* BEGIN *
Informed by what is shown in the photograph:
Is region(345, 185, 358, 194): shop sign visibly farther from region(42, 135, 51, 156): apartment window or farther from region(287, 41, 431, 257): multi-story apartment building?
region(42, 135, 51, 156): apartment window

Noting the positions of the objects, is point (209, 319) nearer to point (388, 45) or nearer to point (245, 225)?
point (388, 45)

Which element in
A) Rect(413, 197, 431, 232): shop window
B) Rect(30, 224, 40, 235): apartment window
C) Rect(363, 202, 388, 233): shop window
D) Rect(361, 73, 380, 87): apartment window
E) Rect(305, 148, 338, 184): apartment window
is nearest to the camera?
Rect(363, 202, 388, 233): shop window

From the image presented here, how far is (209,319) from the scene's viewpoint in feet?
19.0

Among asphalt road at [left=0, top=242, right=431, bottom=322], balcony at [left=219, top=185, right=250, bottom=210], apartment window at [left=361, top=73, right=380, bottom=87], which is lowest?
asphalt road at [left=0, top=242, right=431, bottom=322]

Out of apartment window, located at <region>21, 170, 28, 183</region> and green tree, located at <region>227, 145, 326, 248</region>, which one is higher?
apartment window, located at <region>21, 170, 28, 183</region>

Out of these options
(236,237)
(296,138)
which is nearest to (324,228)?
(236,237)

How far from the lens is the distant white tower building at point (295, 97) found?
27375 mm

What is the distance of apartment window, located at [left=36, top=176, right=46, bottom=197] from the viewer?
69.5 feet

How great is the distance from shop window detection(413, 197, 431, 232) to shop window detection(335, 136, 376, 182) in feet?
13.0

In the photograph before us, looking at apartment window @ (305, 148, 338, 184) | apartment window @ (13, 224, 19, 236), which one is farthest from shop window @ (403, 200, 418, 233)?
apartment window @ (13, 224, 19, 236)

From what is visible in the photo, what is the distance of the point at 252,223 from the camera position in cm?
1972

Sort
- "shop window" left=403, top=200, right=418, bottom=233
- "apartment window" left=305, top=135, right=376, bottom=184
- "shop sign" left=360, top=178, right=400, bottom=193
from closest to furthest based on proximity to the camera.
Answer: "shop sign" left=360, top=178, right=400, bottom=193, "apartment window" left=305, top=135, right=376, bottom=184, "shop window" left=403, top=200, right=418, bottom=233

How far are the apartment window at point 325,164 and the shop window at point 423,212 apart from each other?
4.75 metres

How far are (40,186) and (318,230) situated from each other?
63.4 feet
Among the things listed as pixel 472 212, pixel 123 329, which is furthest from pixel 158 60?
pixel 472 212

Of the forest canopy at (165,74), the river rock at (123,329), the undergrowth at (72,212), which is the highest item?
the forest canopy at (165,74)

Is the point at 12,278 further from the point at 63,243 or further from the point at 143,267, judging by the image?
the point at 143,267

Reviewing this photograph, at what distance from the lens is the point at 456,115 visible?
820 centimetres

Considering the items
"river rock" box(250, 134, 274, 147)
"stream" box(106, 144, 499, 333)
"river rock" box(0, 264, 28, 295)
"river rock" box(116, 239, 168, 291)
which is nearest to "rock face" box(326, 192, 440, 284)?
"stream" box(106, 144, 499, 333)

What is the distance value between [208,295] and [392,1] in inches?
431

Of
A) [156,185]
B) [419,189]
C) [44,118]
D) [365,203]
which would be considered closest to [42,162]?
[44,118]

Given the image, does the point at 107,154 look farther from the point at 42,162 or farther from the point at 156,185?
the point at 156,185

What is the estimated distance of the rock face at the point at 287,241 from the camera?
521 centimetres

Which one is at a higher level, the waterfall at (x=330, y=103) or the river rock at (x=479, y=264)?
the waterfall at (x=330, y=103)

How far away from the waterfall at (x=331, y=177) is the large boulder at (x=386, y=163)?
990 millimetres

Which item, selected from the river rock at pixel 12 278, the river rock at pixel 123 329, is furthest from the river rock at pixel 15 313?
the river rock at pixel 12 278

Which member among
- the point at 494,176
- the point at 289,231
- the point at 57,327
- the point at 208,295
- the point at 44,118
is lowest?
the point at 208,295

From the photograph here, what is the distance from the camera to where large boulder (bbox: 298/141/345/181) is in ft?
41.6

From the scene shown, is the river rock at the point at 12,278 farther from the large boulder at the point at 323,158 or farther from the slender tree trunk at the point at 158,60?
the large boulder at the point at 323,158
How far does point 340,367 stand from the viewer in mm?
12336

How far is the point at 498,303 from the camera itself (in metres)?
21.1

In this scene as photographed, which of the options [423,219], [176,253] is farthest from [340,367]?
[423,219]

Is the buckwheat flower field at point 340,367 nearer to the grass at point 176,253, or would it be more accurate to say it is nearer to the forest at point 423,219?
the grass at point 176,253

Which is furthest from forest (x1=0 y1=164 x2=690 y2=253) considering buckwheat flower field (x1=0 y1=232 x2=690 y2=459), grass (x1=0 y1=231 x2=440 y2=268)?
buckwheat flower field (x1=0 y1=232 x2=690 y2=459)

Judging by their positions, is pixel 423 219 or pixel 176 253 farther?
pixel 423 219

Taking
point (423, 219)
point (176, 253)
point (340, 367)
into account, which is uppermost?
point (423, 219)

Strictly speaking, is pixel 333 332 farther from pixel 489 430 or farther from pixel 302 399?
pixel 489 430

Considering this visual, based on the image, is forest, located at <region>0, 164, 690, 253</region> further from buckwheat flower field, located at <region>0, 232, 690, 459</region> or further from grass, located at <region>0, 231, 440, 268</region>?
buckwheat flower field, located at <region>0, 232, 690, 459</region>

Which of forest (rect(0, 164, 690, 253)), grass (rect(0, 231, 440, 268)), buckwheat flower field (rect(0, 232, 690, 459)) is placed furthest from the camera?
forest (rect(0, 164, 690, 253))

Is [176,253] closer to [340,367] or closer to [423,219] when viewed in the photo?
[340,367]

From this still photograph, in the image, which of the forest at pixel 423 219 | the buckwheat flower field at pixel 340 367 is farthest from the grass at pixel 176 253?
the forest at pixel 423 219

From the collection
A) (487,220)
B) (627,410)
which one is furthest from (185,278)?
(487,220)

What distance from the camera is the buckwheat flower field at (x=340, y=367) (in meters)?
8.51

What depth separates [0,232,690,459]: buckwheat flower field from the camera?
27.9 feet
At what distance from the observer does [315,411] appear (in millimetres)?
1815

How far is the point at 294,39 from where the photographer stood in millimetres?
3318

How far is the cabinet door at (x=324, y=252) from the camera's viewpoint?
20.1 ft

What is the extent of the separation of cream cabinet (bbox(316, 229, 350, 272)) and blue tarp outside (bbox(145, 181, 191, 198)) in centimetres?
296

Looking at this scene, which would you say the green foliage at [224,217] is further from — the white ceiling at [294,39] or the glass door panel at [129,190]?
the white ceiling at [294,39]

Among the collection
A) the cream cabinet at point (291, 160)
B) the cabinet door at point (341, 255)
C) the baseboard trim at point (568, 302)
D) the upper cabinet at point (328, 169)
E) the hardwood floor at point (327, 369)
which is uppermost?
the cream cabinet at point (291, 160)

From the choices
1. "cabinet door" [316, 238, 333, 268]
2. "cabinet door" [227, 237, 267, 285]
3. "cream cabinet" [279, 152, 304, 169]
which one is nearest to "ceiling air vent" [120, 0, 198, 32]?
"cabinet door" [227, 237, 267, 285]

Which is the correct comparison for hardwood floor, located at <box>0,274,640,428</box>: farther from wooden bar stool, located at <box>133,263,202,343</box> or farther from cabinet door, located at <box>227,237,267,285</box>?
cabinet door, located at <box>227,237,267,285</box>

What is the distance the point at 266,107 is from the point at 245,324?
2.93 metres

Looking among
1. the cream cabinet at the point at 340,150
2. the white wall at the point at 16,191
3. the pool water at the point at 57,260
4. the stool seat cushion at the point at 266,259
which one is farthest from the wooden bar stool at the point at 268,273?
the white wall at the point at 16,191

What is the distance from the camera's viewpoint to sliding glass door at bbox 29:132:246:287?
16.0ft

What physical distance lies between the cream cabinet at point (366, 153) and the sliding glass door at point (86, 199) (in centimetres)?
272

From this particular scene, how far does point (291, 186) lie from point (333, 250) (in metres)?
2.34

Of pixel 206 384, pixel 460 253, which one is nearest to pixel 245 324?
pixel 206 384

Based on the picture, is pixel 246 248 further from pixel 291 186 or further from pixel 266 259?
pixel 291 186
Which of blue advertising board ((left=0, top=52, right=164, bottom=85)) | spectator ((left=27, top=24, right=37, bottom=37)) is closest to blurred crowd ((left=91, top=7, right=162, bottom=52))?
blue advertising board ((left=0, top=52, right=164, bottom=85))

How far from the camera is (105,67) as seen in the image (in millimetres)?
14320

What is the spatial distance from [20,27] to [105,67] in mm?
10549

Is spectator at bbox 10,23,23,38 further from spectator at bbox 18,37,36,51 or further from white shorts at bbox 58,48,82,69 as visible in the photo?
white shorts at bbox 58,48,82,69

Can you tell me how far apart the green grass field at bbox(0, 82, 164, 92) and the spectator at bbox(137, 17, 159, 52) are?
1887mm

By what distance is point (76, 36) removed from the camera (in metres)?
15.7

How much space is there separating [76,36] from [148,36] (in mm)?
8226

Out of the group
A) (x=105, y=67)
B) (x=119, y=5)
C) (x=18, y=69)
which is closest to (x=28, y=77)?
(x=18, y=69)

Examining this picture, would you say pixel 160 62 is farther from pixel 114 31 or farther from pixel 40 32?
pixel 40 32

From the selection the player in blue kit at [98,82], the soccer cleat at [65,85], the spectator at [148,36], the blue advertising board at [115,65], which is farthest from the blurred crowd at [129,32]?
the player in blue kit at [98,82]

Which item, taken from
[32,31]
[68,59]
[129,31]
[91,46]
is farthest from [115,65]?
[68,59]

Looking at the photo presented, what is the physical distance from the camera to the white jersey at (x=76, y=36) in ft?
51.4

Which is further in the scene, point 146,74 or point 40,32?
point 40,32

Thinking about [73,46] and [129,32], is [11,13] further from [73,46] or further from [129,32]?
* END *
**Task objective**
Reproduce the listing above word for word, starting at the line containing "By what distance" and ending at its final line.

**Full answer**
By what distance is point (76, 36) removed from the camera (in metres)?
15.7

How much space is there separating [76,36] from [148,36] (in mm)?
8226

Out of the group
A) (x=105, y=67)
B) (x=119, y=5)
C) (x=18, y=69)
which is closest to (x=28, y=77)?
(x=18, y=69)

Examining this picture, would you say pixel 160 62 is farther from pixel 114 31 or farther from pixel 40 32?
pixel 40 32

From the selection the player in blue kit at [98,82], the soccer cleat at [65,85], the spectator at [148,36], the blue advertising board at [115,65], which is farthest from the blurred crowd at [129,32]?
the player in blue kit at [98,82]

Which item, taken from
[32,31]
[68,59]
[129,31]
[91,46]
is farthest from [115,65]?
[68,59]

Looking at the photo presented, what is the physical distance from the camera to the white jersey at (x=76, y=36) in ft?
51.4

Which is further in the scene, point 146,74 or point 40,32?
point 40,32

Thinking about [73,46] and [129,32], is [11,13] further from [73,46] or further from [129,32]?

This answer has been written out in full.